Licia is a sweet and intelligent, if under-confident, child who becomes a young woman easily cowed by stronger and more vicious forces. Once in Canada she says, "I wore so many different masks, I became unrecognizable even to myself."

The book painfully captures the travails of a young immigrant growing up in Canada in the 1970s: bright, awkward and psychologically oppressed by unrelenting hostility towards foreigners at that time, Licia struggles to find her identity separate from her independent but sometimes volatile mother and a father demoralized by his struggles to find worthwhile work and dignity in Canada.

In Italy a treasure trove of characters are revealed:
Licia's eccentric communist grandfather secretly hordes a cache of books and useless Italian currency in the attic. He rails against priests and ignorance yet requests the comforts of religion upon his death. Who owns these books and why are they hidden?

Suor Assunta, the abandoned young bride, becomes a nun and lives in a cave; she is brought food by Licia's mother who may or may not know how she came to be this way.

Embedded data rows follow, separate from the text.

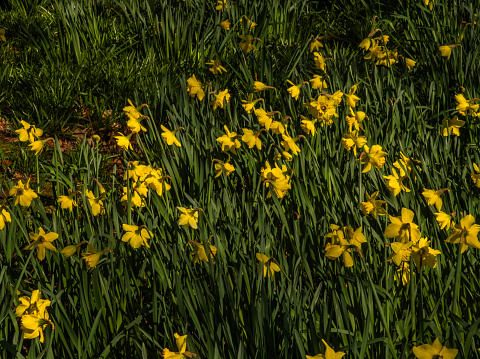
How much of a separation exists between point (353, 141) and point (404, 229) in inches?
34.1

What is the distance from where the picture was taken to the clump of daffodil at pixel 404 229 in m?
1.45

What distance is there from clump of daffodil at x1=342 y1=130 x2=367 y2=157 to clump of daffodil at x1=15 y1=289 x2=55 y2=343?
140 cm

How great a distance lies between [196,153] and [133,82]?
3.96 ft

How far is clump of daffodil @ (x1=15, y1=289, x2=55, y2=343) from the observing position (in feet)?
4.63

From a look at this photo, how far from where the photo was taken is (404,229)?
57.2 inches

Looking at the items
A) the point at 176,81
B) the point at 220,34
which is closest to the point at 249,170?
the point at 176,81

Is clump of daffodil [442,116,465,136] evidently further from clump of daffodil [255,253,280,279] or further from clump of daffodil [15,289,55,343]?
clump of daffodil [15,289,55,343]

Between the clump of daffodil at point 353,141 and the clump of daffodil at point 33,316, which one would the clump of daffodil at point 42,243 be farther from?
the clump of daffodil at point 353,141

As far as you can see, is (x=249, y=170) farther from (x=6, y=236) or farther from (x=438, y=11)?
(x=438, y=11)

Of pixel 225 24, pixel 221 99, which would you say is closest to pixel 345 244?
pixel 221 99

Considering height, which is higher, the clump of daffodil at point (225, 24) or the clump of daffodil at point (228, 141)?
the clump of daffodil at point (225, 24)

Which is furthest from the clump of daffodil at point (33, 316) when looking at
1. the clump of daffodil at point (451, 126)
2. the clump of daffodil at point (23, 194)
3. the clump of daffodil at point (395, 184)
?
the clump of daffodil at point (451, 126)

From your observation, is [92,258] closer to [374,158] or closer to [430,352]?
[430,352]

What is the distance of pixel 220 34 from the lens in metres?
3.72
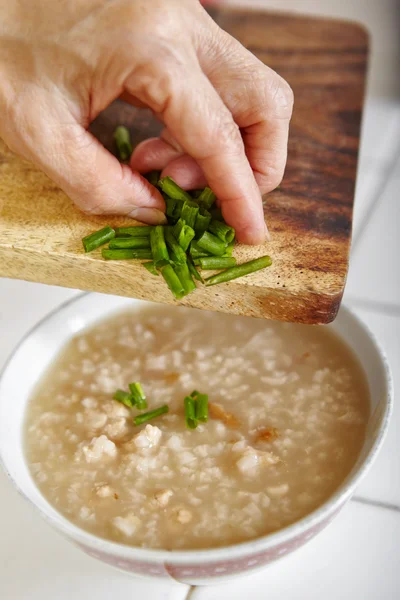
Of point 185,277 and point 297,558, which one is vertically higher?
point 185,277

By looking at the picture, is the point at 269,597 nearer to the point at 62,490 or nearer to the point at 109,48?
the point at 62,490

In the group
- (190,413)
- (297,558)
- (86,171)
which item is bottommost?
(297,558)

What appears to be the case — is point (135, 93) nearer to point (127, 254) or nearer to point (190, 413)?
point (127, 254)

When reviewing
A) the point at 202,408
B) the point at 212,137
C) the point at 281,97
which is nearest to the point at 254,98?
the point at 281,97

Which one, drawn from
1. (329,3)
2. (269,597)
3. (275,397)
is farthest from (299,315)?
(329,3)

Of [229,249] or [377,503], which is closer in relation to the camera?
[229,249]

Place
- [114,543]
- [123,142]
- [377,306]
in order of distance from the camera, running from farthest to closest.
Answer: [377,306], [123,142], [114,543]

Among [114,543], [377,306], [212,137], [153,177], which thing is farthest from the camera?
[377,306]
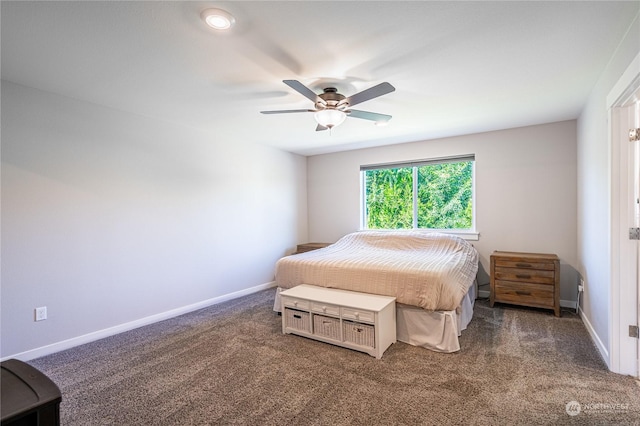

The young Federico’s fatal opposition to a vicious boss who tries to force his men to take on a dangerous task, eventually comes to reside in a tiny Jewish cemetery in Aquilonia that is inhabited by only two departed souls.

Who is the mother of the newborn boy abandoned in the olive grove? How did he come to be there?

Maddalena faces an uncertain fate when her husband leaves for America and disappears. He is imprisoned due to a misunderstanding and does not return for many years. The penniless Maddalena feels compelled to become the mistress of a wealthier man and bears him a child, Alarico, who becomes Licia's best friend. For this Maddalena is scorned and abused until the husband miraculously returns. His response surprises both the villagers and the reader.

In Toronto, a cuckolded husband takes a megaphone to a mass to denounce the priest who has been sleeping with his wife (and tormenting poor Licia and other teenagers in the parish).

Licia, married too soon, combats an oppressive husband and degraded existence on an isolated farm surrounded by inhospitable and vicious relations.

Marco, Licia's father, struggles to maintain his dignity though of poor health and despairing of being able to support his growing family properly.

Her prose brings to mind the poignancy of both Nino Ricci's The Lives of the Saints and the Sicilian writer Maria Messina’s short stories in Behind Closed Doors: Her Father's House and Other Stories of Sicily.

Medaglia
literally has enough material to write two books with the wealth of rich detail and imagery she covers here. The compassionate rendering of the characters' fates, the sensual detail and her flare for creating dramatic situations linger in the mind and in the heart.